- Selected text
********
Cheese is the future for Pleasant Lane Farms. The Fryes are building a creamery to benefit their farm and other area dairies. The cheese will make them more money for their milk. They’ll make cheese for other farms when they have time. That extra profit will support more Fryes coming into the family business.
“They wanted to keep farming,” Ralph Frye said, of his sons, Jason, Todd and Chad Frye. “And the numbers aren’t there to take care of multiple families by milking 40 cows and doing nothing else.”
The creamery is just the start of a transformation for the Westmoreland County farm, owned by Ralph and Ann Frye. They’re future-proofing it in a way that should keep the land around for generations to come. Pleasant Lane Farms will soon be a destination for people of all ages to buy farm fresh products, hold meetings and take tours to learn about dairy farming from start to finish.
But, hopefully, it’ll also be a place for future Fryes to land, when they’re ready.
“I don’t expect my kids to go from high school into dairy farming,” Jason Frye said. “I expect them to go have a career for a decade … then make the same decision I did, that life was better on the farm.”
In bloom
Diversification is the way forward for some dairy farms. For some, it’s making value-added products from their milk, like cheese, butter and yogurt. Others cash in on the agritourism boom or raise other livestock.
********
- Excerpted data

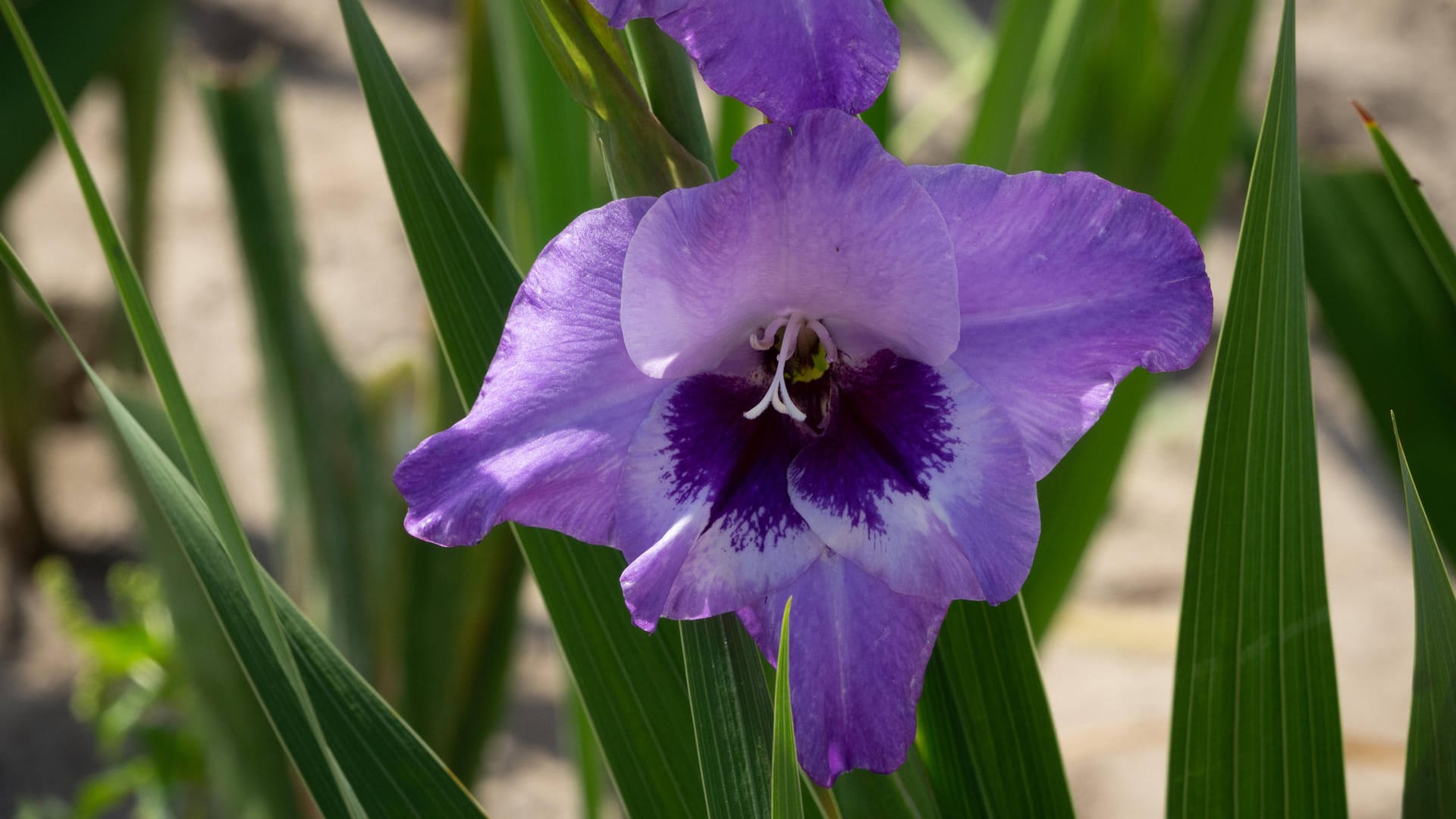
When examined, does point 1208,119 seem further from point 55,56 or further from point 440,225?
point 55,56

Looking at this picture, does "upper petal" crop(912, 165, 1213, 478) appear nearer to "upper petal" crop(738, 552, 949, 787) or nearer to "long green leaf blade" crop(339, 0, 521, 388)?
"upper petal" crop(738, 552, 949, 787)

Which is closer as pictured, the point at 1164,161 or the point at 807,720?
the point at 807,720

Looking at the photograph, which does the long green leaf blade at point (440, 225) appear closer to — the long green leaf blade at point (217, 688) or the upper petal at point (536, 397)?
the upper petal at point (536, 397)

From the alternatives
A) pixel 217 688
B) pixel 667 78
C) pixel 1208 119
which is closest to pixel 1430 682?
pixel 667 78

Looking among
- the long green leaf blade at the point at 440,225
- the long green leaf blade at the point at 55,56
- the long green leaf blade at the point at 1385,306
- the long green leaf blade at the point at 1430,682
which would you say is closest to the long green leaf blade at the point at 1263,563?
the long green leaf blade at the point at 1430,682

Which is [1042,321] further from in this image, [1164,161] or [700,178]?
[1164,161]

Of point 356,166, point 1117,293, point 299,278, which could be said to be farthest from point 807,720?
point 356,166
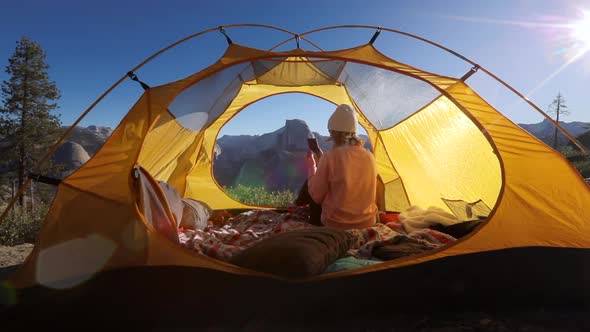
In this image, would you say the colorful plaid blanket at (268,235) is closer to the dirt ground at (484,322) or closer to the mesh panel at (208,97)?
the dirt ground at (484,322)

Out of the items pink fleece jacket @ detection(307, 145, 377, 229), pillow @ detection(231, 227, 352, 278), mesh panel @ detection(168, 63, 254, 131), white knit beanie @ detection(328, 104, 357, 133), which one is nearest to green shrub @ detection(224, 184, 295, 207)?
mesh panel @ detection(168, 63, 254, 131)

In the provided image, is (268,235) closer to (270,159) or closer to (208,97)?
(208,97)

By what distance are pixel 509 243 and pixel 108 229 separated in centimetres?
262

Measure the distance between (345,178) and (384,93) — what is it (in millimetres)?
1820

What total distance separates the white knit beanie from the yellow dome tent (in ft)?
1.42

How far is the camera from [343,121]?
3355 mm

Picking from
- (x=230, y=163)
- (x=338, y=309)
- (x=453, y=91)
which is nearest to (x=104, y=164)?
(x=338, y=309)

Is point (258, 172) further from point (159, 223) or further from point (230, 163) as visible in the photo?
point (159, 223)

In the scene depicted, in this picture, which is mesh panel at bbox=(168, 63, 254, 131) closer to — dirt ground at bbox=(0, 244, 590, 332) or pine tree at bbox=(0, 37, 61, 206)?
dirt ground at bbox=(0, 244, 590, 332)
********
- Stated goal
Write down the part of the farm article between "The creamery is" and "start to finish.", inclusive, with every word as it stands. The records were taken from a different source than the farm article.

- Completed task
The creamery is just the start of a transformation for the Westmoreland County farm, owned by Ralph and Ann Frye. They’re future-proofing it in a way that should keep the land around for generations to come. Pleasant Lane Farms will soon be a destination for people of all ages to buy farm fresh products, hold meetings and take tours to learn about dairy farming from start to finish.